Task prompt
Exactly as written, please set down all of the entries again, with no pictures.

Supplied records Block Start

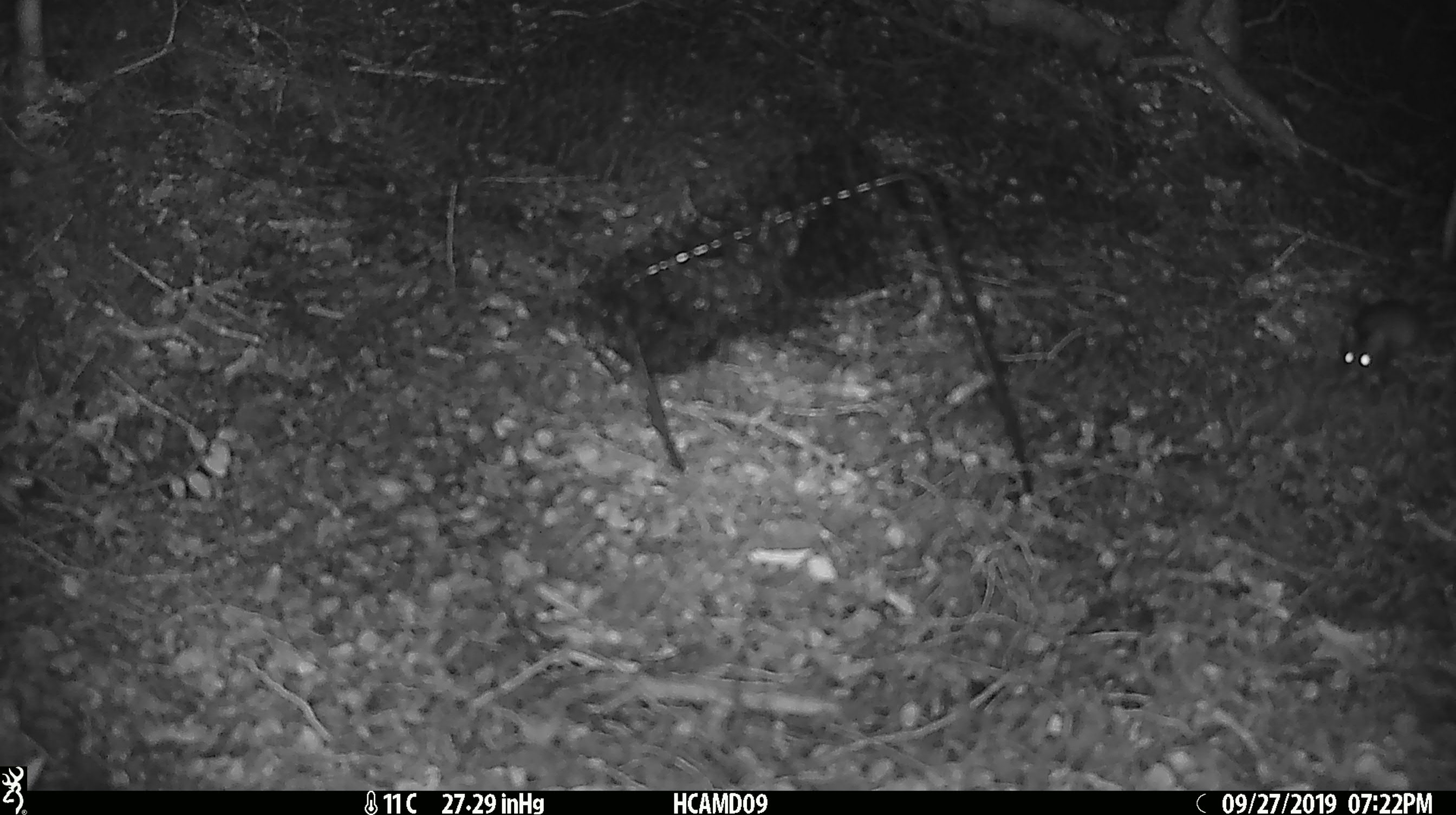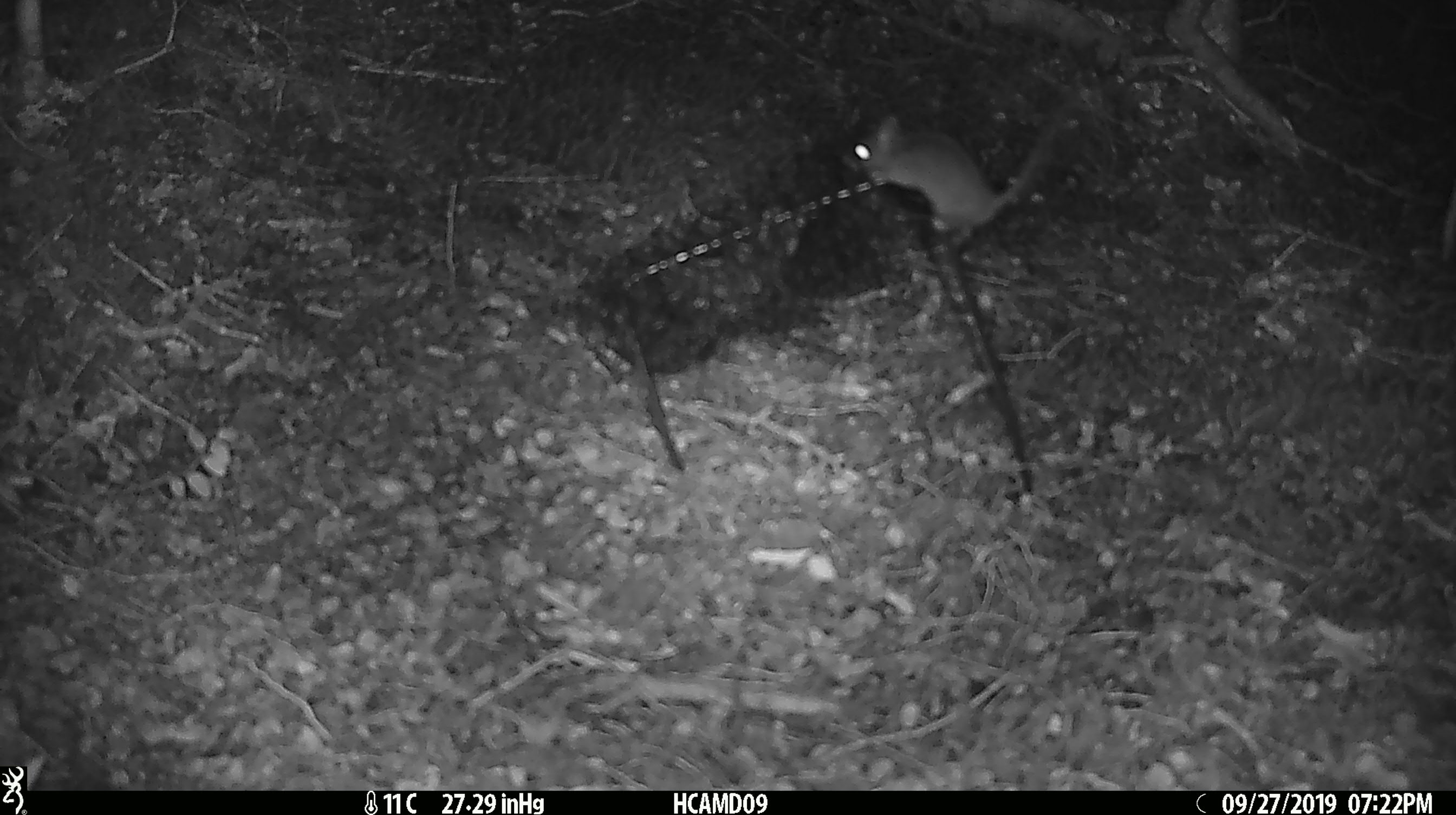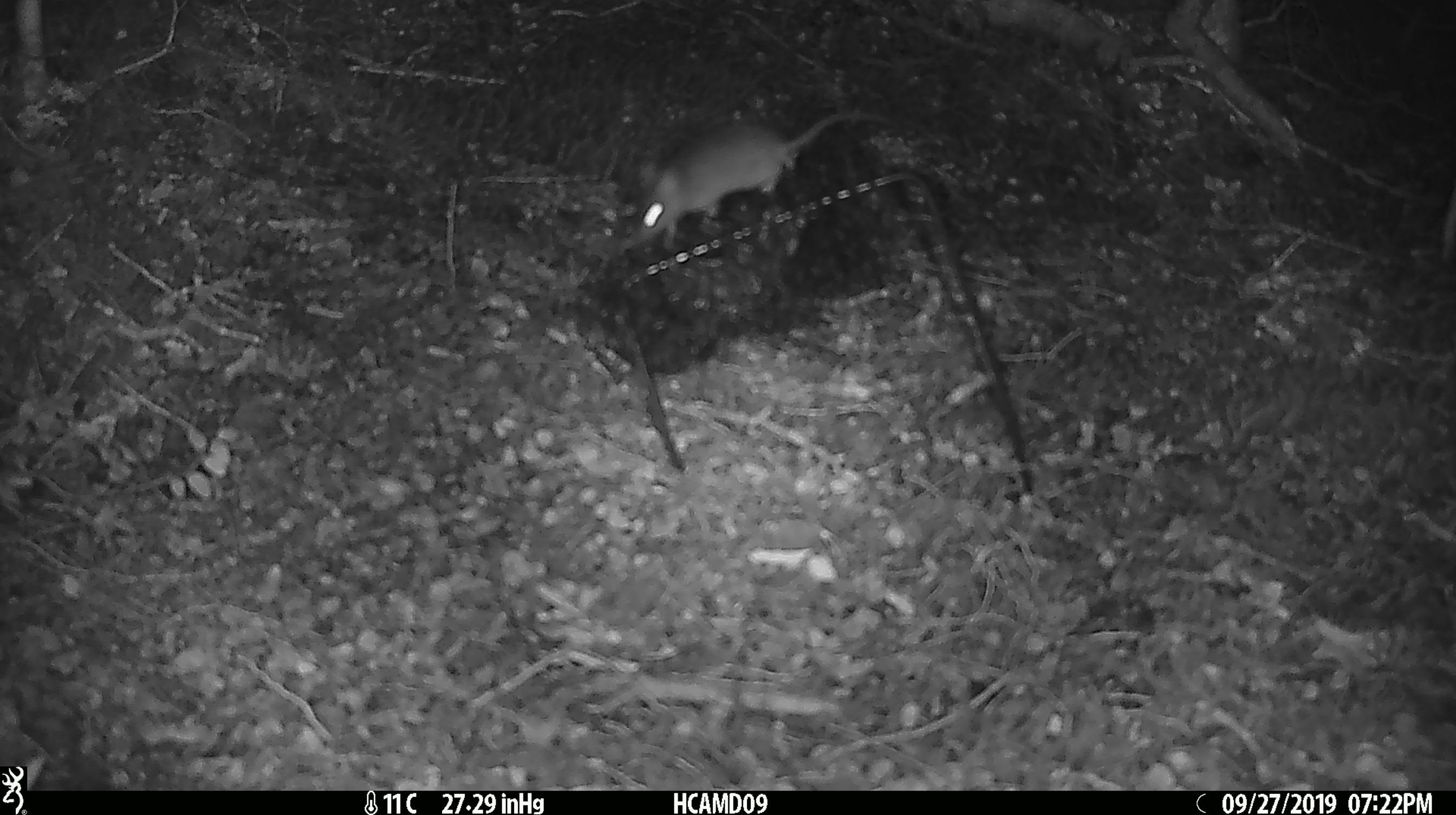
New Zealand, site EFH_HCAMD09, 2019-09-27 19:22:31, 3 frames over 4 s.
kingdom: Animalia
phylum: Chordata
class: Mammalia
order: Rodentia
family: Muridae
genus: Mus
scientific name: Mus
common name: mouse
Mouse (Mus).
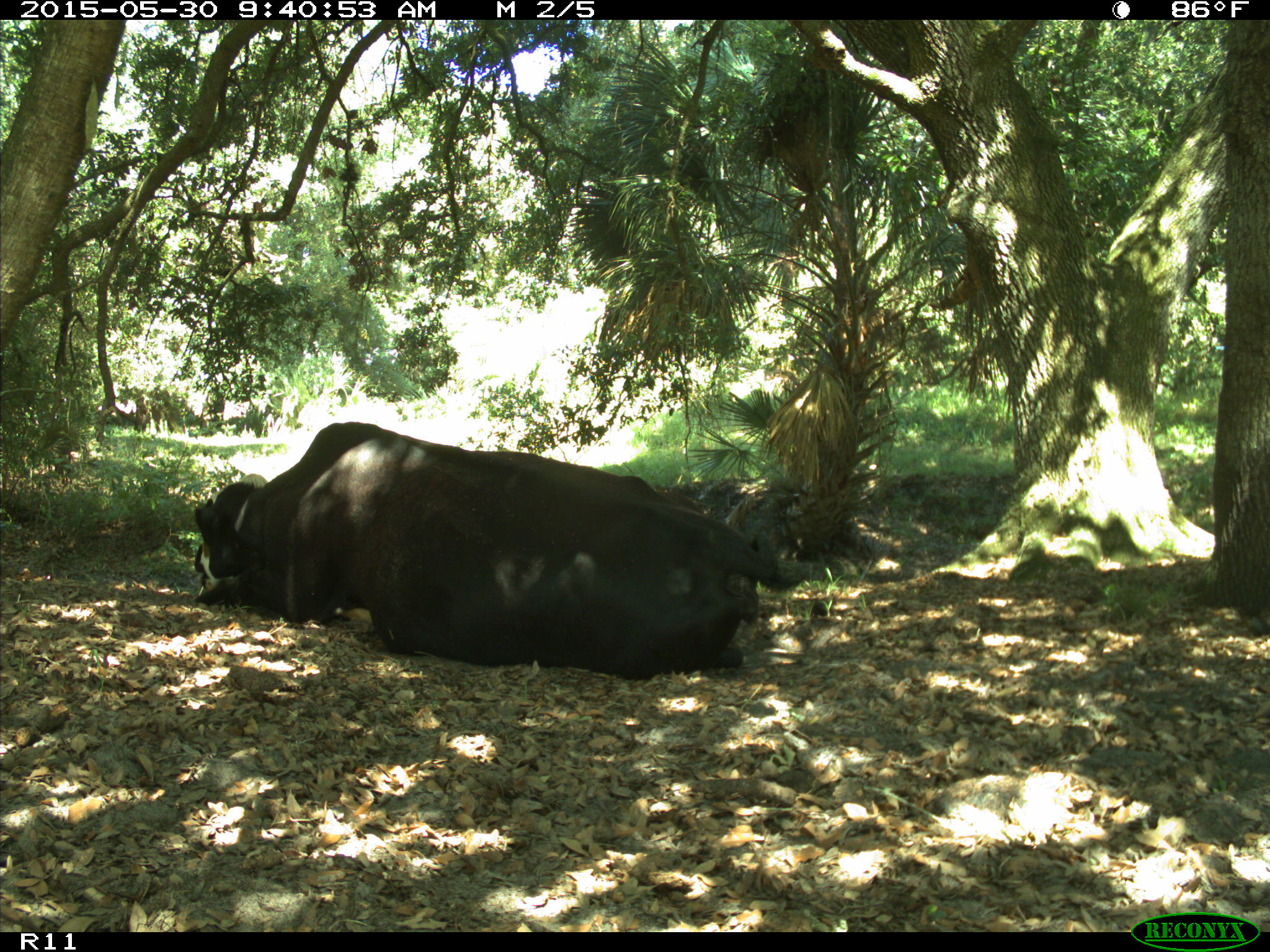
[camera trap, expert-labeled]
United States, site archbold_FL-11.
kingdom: Animalia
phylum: Chordata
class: Mammalia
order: Artiodactyla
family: Bovidae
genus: Bos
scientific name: Bos taurus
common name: domestic cow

Supplied records Block End

Result of the exercise
New Zealand, site EFH_HCAMD09, 2019-09-27 19:22:31, 3 frames over 4 s.
kingdom: Animalia
phylum: Chordata
class: Mammalia
order: Rodentia
family: Muridae
genus: Mus
scientific name: Mus
common name: mouse
Mouse (Mus).
[camera trap, expert-labeled]
United States, site archbold_FL-11.
kingdom: Animalia
phylum: Chordata
class: Mammalia
order: Artiodactyla
family: Bovidae
genus: Bos
scientific name: Bos taurus
common name: domestic cow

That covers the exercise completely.